◆ READING TEXT
────────────────

No. You read the actual essay, then explain how we're supposed to interpret this more charitably:
Frontier AI models, like airplanes, should
be required to go through technical testing
and auditing, and their release should be
blocked or reversed as a threat to public
safety if they do not meet high standards
of safety. I am grateful to see the Trump
administration’s Executive Order move
incrementally towards a greater role for
government in AI, though Anthropic’s proposal
recommends even further action.
They are all-but-literally sucking up to the administration that declared their company a supply-chain risk, arguing that the same administration should be given gatekeeping authority over all high-quality LLMs including open-weight releases. Go gaslight somebody else.
I agree with your sentiment but not your conclusion. They don't want this administration specifically to have gatekeeping authority, what they want is any administration to say that they are gatekeeping, so that they can regulate the competition out of existence. Of course the actual checks and balances will be near pointless in effect, but expensive to implement nonetheless.
I don't really agree with their point here, but there are plenty of people in the AI community whose views are aligned with Anthropic's. That doesn't make them shills.
It's actually important those views are put forward.
A place like LessWrong has the opposite problem - there is no one there who questions the "safety narrative" so the discussion swings more and more towards the extreme end of that spectrum.
I hate to accuse people of shilling (and HN hates those accusations as well, policy-wise). And there are ways to defend Amodei's point, or at least there would be if he and his friends hadn't been beating the same drum since GPT2.
But I tend to agree, just saying it's a "pretty reasonable statement" and leaving it at that is beyond the pale for anyone who doesn't have an undisclosed stake in the argument.
This is like the most milquetoast stance in the AI safety community. It's great the Trump admin did something, no one expected them to, and they should have done more. Very powerful tools released to the public should be regulated for safety.
That is "pretty reasonable" to most people (except the tech-libertarian crowd).
This whole business just keeps getting dumber.

────────────────

◆ PROBLEM A
Answer from the comment thread:
(i) In the quoted passage, what should happen to a frontier AI model's release if it does not meet high standards of safety?
(ii) Which site does one commenter say has no one who questions the "safety narrative"?
(iii) Since which model does a commenter say Amodei and his friends have been beating the same drum?
◆ PROBLEM B
Please set down everything in the comment thread from "This is like" down to "the tech-libertarian crowd).", word for word.

◆ STUDY MATERIAL
────────────────

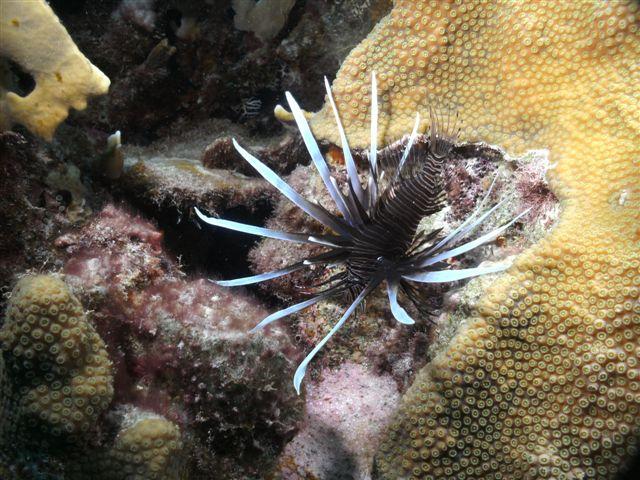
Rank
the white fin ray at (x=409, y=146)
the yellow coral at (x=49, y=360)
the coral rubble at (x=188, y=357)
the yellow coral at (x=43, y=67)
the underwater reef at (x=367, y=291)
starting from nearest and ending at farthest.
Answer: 1. the yellow coral at (x=49, y=360)
2. the underwater reef at (x=367, y=291)
3. the yellow coral at (x=43, y=67)
4. the coral rubble at (x=188, y=357)
5. the white fin ray at (x=409, y=146)

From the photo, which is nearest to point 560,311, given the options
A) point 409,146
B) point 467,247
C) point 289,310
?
point 467,247

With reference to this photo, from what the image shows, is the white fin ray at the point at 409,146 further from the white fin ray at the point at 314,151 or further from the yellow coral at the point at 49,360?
the yellow coral at the point at 49,360

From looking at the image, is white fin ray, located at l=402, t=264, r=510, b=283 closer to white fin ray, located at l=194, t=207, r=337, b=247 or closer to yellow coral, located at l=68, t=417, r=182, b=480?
white fin ray, located at l=194, t=207, r=337, b=247

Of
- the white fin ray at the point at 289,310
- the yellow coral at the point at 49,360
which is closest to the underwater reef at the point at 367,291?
the yellow coral at the point at 49,360

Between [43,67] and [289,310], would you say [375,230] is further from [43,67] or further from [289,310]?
[43,67]

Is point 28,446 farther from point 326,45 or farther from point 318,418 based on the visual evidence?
point 326,45

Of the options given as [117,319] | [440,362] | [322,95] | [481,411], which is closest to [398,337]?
[440,362]
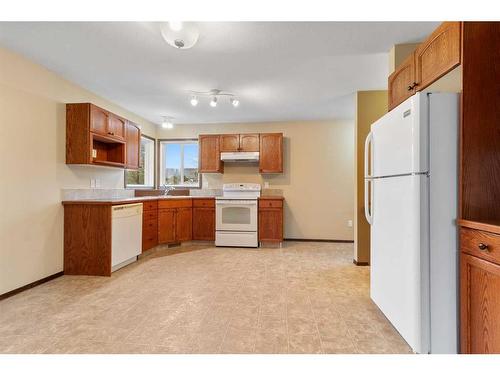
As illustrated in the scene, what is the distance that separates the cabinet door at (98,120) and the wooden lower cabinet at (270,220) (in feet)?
8.84

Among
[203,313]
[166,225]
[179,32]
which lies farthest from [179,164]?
[203,313]

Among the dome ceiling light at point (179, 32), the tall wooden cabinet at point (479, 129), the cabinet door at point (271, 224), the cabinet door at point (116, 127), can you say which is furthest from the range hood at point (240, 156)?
the tall wooden cabinet at point (479, 129)

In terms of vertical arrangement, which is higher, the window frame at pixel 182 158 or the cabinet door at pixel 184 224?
the window frame at pixel 182 158

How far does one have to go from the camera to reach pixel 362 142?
140 inches

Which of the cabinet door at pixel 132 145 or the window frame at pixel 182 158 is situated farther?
the window frame at pixel 182 158

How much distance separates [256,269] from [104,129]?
107 inches

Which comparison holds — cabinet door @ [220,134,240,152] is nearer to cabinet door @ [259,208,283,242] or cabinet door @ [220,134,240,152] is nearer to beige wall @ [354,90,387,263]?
cabinet door @ [259,208,283,242]

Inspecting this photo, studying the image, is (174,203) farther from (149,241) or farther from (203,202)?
(149,241)

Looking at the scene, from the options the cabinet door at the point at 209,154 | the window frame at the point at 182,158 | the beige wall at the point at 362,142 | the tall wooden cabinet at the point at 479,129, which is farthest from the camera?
the window frame at the point at 182,158

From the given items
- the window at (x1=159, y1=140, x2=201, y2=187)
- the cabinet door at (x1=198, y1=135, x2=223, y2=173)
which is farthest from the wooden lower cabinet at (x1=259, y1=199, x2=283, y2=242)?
the window at (x1=159, y1=140, x2=201, y2=187)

────────────────

◆ TASK SOLUTION A
(i) It should be blocked or reversed as a threat to public safety.
(ii) LessWrong
(iii) GPT2

◆ TASK SOLUTION B
This is like the most milquetoast stance in the AI safety community. It's great the Trump admin did something, no one expected them to, and they should have done more. Very powerful tools released to the public should be regulated for safety.
That is "pretty reasonable" to most people (except the tech-libertarian crowd).